The Passion for Christ

High school outcasts and Jesus freaks duke it out in Saved!

Beware the exclamation point. When found at the end of a title, it almost inevitably signals a level of self-hype rarely justified by the content of whatever it hopes to name. In the case of the movie Saved! -- an amusing if facile comedy about a good Christian girl gone wrong -- the emphatic punctuation is meant both to represent the pristine enthusiasm of the Christian youth movement and to ironize it. It's easy enough to hear the cheerleader in it, and writer/director Brian Dannelly has a great deal of fun berating the silliness therein. Here are the Christians! They're so earnest! And funny! Ready, okay!

Yes, it's an easy target. And that's one of the film's main flaws; just how hard is it to make fun of people who seek the counsel of a highly contemporized, teen-ified Jesus with every waking breath? ("Let's get our Christ on! Moose down with the G-O-D!") Still, more than a few of the film's jokes land, it's fun to identify with the rebels and outcasts, and we can always enjoy another enactment of the fall of the self-righteous.

Mary (Jena Malone) is a member of her Christian high school's popular elite, led by queen bee Hilary Faye (Mandy Moore). When Mary learns that her boyfriend might be gay, she uses some sensible Jesus-logic and tries to save him by engaging in some very premarital sex. Alas, the boyfriend isn't saved, and worse, Mary conceives. Only this time, the annunciation arrives in the personage of Saint Valerie Bertinelli.

"Let's get our Christ on": Mandy Moore is the queen bee in her Christian clique.
"Let's get our Christ on": Mandy Moore is the queen bee in her Christian clique.
Tivoli

At the beginning of the film, Mary's faith is a bit rickety; once her home-pregnancy test turns blue, she veers into spiritual crisis. This leads her away from her Christian girl-band posse and into the arms of the school's rebels: wheelchair-bound Roland (the authentically charming Macaulay Culkin), sexy Jewish fuckup Cassandra (Eva Amurri) and sweet skater-boy Patrick (Patrick Fugit). This motley crew helps Mary hide her pregnancy while treating her to a taste of decency and friendship, long since denied to her by überbitch Hilary Faye.

Basically, it's a high school popularity farce, this time with the freaks pitted against the Jesus freaks. It's the same as every other movie in which the reigning social scene is one of bullshit superficiality and hypocritical elitism, this time enacted on the stage of Jesus worship.

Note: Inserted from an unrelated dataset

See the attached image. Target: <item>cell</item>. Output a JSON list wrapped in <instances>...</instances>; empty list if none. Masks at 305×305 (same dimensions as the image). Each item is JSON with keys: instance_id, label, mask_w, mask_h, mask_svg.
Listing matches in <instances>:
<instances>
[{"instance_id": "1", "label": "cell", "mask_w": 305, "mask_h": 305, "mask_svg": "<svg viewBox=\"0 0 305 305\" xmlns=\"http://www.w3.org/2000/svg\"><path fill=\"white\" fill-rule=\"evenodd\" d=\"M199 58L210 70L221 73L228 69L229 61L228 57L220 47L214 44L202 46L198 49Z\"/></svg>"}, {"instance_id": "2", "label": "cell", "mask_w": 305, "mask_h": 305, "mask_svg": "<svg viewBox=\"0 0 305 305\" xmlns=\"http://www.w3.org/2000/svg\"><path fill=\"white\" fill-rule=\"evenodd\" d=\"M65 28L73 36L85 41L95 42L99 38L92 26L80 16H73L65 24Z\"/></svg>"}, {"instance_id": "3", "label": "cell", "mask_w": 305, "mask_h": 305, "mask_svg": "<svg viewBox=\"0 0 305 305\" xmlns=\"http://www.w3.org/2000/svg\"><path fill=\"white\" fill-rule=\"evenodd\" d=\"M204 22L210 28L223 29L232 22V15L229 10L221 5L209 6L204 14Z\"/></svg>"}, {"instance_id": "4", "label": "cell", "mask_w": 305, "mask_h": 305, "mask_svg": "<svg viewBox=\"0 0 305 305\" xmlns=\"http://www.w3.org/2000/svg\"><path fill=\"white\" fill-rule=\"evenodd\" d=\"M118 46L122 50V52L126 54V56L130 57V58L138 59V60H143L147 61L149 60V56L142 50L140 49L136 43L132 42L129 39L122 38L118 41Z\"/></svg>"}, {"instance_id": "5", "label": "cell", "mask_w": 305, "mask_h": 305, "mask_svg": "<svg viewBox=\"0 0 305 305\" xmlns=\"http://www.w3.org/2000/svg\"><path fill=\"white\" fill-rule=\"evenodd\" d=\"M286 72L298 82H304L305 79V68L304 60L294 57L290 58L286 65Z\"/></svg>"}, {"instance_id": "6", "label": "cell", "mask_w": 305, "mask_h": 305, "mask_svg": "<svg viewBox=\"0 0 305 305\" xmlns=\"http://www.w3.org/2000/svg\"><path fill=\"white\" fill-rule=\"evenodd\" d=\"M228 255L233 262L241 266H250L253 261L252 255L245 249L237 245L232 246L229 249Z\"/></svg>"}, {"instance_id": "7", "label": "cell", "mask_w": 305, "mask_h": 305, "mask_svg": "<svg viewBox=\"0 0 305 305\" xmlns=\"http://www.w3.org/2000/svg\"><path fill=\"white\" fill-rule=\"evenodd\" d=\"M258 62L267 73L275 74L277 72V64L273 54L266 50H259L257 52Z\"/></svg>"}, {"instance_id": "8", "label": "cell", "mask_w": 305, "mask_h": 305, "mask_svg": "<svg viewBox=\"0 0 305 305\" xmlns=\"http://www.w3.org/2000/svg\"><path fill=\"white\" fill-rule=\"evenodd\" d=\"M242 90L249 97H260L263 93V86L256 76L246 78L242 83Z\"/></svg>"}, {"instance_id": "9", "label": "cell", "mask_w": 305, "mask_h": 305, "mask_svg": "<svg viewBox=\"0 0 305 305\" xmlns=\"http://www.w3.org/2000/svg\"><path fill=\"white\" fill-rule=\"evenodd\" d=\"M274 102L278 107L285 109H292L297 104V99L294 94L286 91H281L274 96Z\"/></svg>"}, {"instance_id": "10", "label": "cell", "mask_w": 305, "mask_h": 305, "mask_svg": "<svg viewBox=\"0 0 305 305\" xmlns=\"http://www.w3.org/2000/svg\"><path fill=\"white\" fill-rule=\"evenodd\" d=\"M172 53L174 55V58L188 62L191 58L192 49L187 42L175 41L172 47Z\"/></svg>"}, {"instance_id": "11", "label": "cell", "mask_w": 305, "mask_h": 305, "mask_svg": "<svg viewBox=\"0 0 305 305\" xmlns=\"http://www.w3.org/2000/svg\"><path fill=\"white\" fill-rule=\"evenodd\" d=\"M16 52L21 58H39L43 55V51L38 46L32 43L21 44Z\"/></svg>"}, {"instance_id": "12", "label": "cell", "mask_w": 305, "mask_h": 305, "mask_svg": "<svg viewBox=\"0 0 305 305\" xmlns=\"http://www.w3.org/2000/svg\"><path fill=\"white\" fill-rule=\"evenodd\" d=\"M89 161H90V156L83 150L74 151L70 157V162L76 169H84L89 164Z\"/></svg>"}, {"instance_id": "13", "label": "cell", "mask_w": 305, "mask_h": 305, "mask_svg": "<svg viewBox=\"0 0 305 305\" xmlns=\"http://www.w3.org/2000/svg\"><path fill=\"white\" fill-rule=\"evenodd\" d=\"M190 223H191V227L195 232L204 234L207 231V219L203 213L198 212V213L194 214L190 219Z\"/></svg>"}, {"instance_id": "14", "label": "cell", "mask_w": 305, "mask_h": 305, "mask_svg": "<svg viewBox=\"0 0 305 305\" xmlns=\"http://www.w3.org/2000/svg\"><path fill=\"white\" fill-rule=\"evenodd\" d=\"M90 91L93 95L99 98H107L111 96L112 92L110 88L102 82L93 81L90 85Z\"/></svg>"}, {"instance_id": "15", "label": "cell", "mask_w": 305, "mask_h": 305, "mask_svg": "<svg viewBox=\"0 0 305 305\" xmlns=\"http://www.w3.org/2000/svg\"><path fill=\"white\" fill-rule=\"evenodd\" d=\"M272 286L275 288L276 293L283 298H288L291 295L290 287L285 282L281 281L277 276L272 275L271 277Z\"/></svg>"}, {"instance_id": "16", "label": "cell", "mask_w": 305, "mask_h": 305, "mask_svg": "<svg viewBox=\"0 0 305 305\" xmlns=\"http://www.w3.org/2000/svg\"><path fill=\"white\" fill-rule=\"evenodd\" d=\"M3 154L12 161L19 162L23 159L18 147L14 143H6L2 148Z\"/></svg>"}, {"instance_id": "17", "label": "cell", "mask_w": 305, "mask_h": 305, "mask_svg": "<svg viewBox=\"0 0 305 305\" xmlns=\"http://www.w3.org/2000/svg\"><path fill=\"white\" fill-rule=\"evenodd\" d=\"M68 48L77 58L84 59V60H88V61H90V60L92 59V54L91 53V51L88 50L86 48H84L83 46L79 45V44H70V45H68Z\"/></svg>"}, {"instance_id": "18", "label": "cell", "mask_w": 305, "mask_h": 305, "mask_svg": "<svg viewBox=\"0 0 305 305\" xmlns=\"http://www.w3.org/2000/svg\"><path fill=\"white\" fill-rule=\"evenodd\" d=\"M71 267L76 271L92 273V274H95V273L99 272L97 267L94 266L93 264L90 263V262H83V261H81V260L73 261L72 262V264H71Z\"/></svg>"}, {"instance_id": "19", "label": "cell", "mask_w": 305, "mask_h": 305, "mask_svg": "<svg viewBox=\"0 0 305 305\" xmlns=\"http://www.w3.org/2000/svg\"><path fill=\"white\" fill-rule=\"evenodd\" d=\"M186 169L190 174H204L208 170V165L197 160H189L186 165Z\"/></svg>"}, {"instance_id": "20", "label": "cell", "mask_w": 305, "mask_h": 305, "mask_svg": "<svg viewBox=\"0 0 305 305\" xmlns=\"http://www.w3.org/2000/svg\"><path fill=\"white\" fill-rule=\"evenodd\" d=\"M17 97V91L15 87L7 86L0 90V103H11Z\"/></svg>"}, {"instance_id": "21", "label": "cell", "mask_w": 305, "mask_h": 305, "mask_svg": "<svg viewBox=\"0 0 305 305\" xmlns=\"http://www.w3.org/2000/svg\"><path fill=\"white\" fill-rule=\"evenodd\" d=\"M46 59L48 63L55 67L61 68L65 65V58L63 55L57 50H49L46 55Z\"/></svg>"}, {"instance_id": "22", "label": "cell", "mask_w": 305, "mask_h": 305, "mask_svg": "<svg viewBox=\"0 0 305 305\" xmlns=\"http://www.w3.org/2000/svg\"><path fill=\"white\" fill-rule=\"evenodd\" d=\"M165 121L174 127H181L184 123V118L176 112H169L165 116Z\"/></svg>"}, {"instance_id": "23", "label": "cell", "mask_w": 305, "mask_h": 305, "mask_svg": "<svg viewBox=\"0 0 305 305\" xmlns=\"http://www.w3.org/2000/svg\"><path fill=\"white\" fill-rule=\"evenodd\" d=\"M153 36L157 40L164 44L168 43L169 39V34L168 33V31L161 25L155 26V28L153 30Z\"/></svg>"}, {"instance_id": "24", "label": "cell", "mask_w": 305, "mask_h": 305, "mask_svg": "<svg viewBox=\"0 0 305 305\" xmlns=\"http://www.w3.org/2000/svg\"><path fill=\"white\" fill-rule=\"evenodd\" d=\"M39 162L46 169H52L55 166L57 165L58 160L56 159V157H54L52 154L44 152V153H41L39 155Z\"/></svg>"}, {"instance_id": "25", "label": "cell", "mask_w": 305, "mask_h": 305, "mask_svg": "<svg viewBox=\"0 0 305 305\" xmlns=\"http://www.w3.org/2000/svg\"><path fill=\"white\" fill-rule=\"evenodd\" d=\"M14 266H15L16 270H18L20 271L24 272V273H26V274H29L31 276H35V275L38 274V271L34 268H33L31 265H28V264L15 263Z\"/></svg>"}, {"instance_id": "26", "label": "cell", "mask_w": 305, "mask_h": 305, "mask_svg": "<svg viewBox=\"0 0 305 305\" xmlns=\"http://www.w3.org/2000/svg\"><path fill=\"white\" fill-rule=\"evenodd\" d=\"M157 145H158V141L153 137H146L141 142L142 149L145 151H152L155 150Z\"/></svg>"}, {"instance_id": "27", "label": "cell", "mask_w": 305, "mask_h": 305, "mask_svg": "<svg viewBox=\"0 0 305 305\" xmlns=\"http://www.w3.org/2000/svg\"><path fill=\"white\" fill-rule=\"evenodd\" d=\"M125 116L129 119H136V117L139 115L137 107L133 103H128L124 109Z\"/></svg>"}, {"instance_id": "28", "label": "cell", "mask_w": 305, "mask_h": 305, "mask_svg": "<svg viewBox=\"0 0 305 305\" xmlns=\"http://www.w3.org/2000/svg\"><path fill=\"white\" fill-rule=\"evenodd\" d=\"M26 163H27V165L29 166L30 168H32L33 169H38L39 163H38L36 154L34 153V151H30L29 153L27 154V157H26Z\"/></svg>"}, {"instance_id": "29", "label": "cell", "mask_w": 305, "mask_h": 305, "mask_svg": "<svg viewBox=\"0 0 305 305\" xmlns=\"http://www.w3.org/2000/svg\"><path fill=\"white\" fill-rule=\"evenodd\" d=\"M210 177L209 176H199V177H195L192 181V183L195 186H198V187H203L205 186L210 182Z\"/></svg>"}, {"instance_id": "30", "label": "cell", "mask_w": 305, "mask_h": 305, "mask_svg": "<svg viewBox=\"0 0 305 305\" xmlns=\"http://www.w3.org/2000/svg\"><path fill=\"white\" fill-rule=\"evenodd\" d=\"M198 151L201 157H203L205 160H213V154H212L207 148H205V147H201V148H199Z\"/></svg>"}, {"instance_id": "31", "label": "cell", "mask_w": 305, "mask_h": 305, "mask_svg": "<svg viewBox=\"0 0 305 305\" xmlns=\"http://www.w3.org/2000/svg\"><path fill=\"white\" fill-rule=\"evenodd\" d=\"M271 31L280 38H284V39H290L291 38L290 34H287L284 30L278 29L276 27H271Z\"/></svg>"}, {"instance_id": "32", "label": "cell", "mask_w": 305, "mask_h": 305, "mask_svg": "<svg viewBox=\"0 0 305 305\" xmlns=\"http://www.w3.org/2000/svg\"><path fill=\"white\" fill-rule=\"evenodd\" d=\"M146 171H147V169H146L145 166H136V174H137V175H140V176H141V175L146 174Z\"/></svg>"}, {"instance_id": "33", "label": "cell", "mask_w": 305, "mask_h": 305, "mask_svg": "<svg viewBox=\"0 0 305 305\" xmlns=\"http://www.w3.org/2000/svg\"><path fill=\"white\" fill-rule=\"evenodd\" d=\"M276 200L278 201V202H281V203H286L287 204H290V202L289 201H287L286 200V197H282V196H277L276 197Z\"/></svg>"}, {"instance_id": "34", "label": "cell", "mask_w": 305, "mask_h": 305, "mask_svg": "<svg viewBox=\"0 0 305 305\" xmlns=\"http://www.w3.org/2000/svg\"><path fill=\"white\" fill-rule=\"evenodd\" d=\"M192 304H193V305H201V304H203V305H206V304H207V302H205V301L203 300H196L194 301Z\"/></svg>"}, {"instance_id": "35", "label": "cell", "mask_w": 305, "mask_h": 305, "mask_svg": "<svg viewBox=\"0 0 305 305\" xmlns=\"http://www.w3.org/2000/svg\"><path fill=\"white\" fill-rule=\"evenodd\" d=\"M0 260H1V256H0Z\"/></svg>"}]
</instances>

And here, as everywhere else in this genre, it's the outsiders who have the depth and awareness to break through the lies being peddled around them, even (and especially) by their elders. The minute the film opens, you know exactly what's coming, but you go ahead and root for the outcast kids anyway.

Still, there are flaws here. In an otherwise strong cast, Eva Amurri (playing Cassandra) is often forced, though she settles into the role eventually. Second, as enjoyable as Jena Malone is, she's so good at playing dour and unenthusiastic that it's hard to believe she ever squealed with delight over the big J.C. Jena, a pin-wearing popular girl who sways with ecstasy as she plays her keyboard at a school assembly? It just doesn't work. So when the spiritual crisis comes, it's hardly worth a shrug. No more Jesus? Yeah, well. She was pretty much doing without the holy dude before the baby came.

Then there's Hilary Faye, the over-freighted villain, who has to carry the burden of most of the evil in the movie. She's not just blonde and conventionally pretty; she's also a judgmental fascist who operates from a core of seething insecurity. One move in the wrong direction from best-friend Mary, and Hilary Faye's got a new posse member -- which is far enough beyond the realm of believability to mess with the movie's purpose. Sure, Saved! is basically a satire, but satire's better when things feel true, and Hilary Faye is just too far gone to Satan to be real. Worse, the movie punishes her with an overdose of shame, including an overweight and heavily pimpled past.

In this last detail, the film betrays its own politics, which fall short of inclusive. All of the outcast kids are attractive and thin; the movie doesn't dare to ask us to love a fat kid or (God forbid) someone with bad skin. Instead, it uses Hilary Faye's fat and acned past against her, inviting the audience to laugh with the teenagers at how entirely hideous she used to be. It's an old, old gag, as jejune as the misguided believers the film wants to mock.

"No one fits in 100 percent of the time," Mary tells us near the end, in a feeling plea for inclusion. True enough. So why couldn't Saved! have included a slightly wider swath of the population in its beloved and noble outsiders? Surely, that's what Jesus would do.